> **Document extract**
BEGIN

Mettlemen League

Mettlemen League

METTLE, IS A MAN’S ABILITY TO LEAD HIMSELF, COPING WELL WITH DIFFICULTIES AND TO
FACE DEMANDING SITUATIONS IN A SPIRITED AND RESILIENT WAY.

I offer the following EIGHT- and TEN-WEEK programs. Each week will involve a work sheet with insightful and thought-provoking questions for personal discovery, reflection experiences, an hour of personal mentoring with me, and a life change application decision.

Every one of these topics I have personally walked through the fire and come out on the other side. My life experiences and the mentoring I received in their storms has forged deep conviction and the character making me into a better man and leader. I am able to offer you the broken pieces of my life and what I learned, the mistakes I have corrected, the pain that I have been able to heal and live with, my resilience, and the different stages of life I have traversed. I’m vulnerable and authentic and a non-judger!

I look forward to meeting you and joining you in your story!

END

> **Data below**

BEGIN

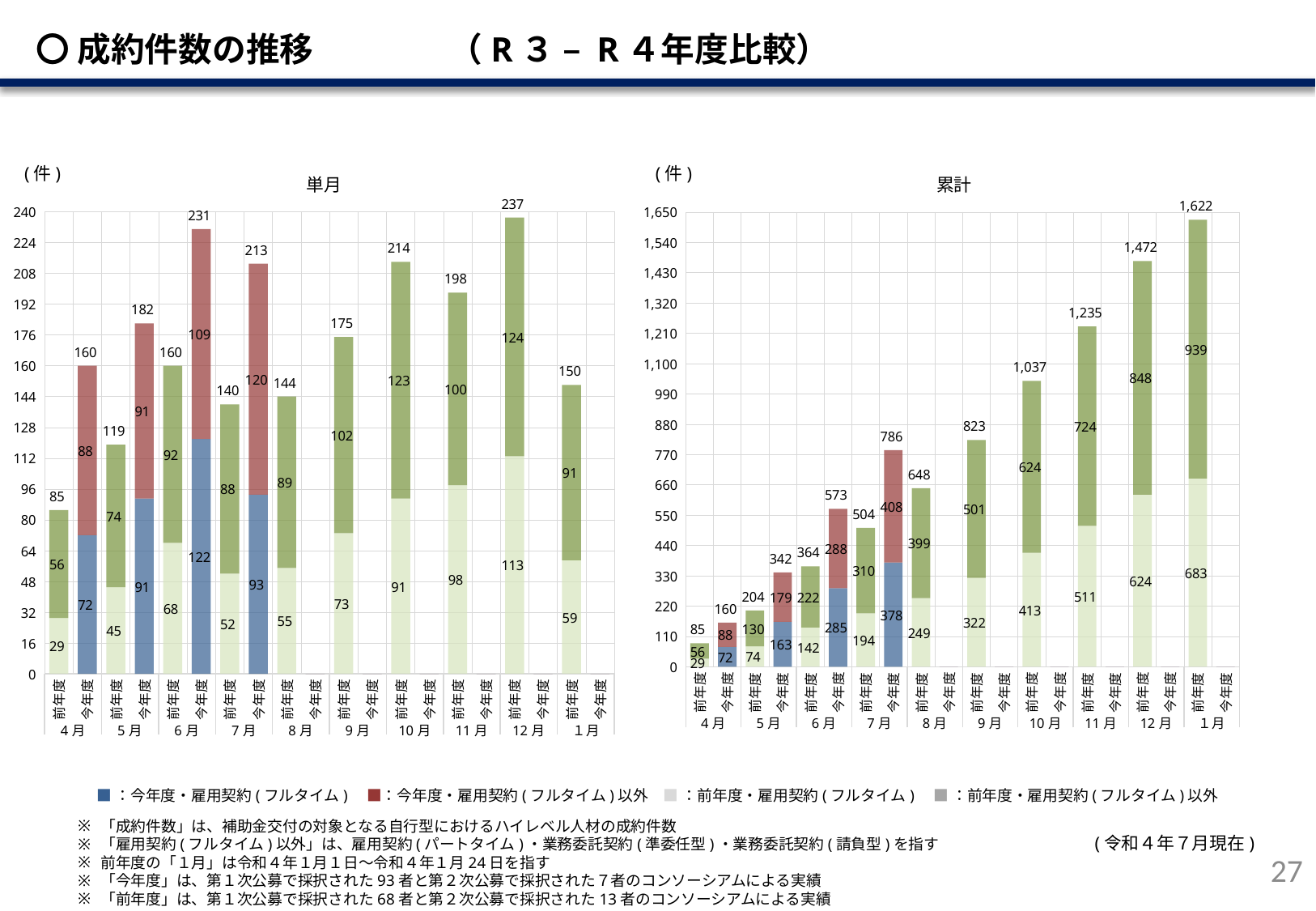
In the 単月 chart, which month has the lowest 前年度 bar total? 4月 In the 単月 chart, which is larger for 5月: the 今年度 total or the 前年度 total? 今年度 What kind of chart is the 累計 chart? stacked bar chart In the 累計 chart, do the 前年度 bar totals rise or fall from 4月 to 1月? rise In the 単月 chart, what is the total value printed above the 今年度 bar for 6月? 231 In the 単月 chart, what is the difference between the 今年度 total and the 前年度 total for 4月? 75 In the 単月 chart, what is the value of the 今年度・雇用契約(フルタイム) segment for 7月? 93 In the 累計 chart, what is the difference between the 今年度 total and the 前年度 total for 7月? 282 How many entries does the legend at the bottom of the slide list? 4 In the 累計 chart, what is the total printed above the 前年度 bar for 1月? 1,622 In the 単月 chart, which month has the highest 前年度 bar total? 12月 In the 累計 chart, what is the value of the 今年度・雇用契約(フルタイム)以外 segment for 7月? 408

END

> **Written task A**
Translate this sentence from the Mettlemen League page into Spanish: "I look forward to meeting you and joining you in your story!"
> **Written task B**
Write the next few sentences of the Mettlemen League page, picking up after its final line.
The material after the Mettlemen League page comes from a different source.

> **Task result A**
¡Espero con ilusión conocerte y unirme a ti en tu historia!

> **Task result B**
1) Reinventing Yourself

Many of us are brought to the edge of choosing to become something completely new and different. Usually it is that realization thatI’m not in the right career, at 40 I’m not who I was at 25, or I’ve lived and created a false self-persona and I need to walk into my true self.  Perhaps you need to reinvent yourself from a life altering event like a divorce, the loss of someone special, being fired from a job, or a moral failure. I was fired from a life career for a moral failure and had to reinvent myself. It wasn’t until my thirties that I discovered my God given design and later confront the false persona I elaborately created and accepted my true self. You need to throw away the old story and write a new one. You need to own your new story and its power. I’ve been there, there is hope, trust me, you can reinvent yourself!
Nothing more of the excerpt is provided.